Le Hachd pense que « le corps est toujours là », assure Jaafar al-Gharaoui. Pourtant, glisse un combattant, « certains disent que la fille de Saddam Hussein, Hala, est venue en jet privé à Aouja et a emporté le corps de son père en Jordanie », où elle vit en exil. « Impossible! » rétorque un professeur d’université qui refuse de donner son nom.

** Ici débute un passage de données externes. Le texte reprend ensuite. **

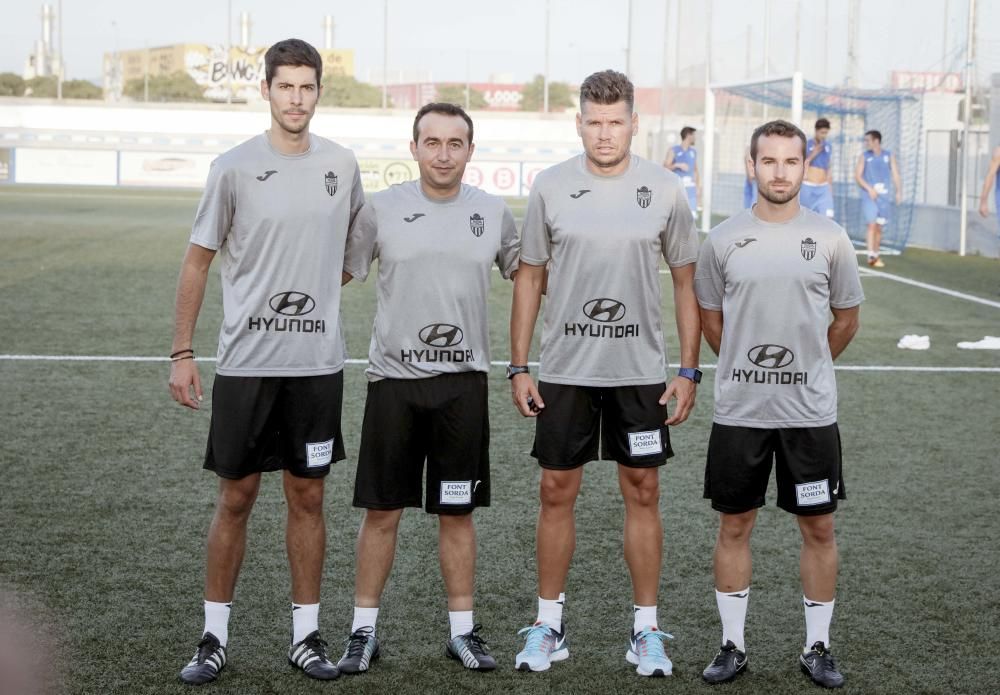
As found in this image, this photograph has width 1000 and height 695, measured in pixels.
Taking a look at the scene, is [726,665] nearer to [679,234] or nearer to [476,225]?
[679,234]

« Hala n’est jamais revenue en Irak », assure cet enfant du pays qui a étudié de près l’ascension puis la chute de Saddam Hussein. Toutefois, affirme-t-il, le corps n’est plus dans le mausolée. « Il a été emporté dans un endroit secret et personne ne sait qui l’a transporté et vers où », à l’exception sûrement de la famille proche. Mais ces proches, eux, sont muets comme des tombes. Des tombes explosées, il y en a eu d’autres, poursuit l’expert. « Celle du père de Saddam Hussein à l’entrée du village a été dynamitée », affirme-t-il, ce qui accrédite selon lui la version selon laquelle le mausolée l’a également été.
Comment le mausolée a-t-il été détruit? Le corps y était-il encore? Qui le sait? Toutes ces questions qui hantent Aouja intéressent peu dans les rues de Bagdad, où plus de deux décennies de dictature ont laissé des traces. Pour certains le problème est bien plus simple: « Saddam n’est pas mort, celui qui a été pendu est un sosie », affirme Abou Samer, un habitant de Bagdad.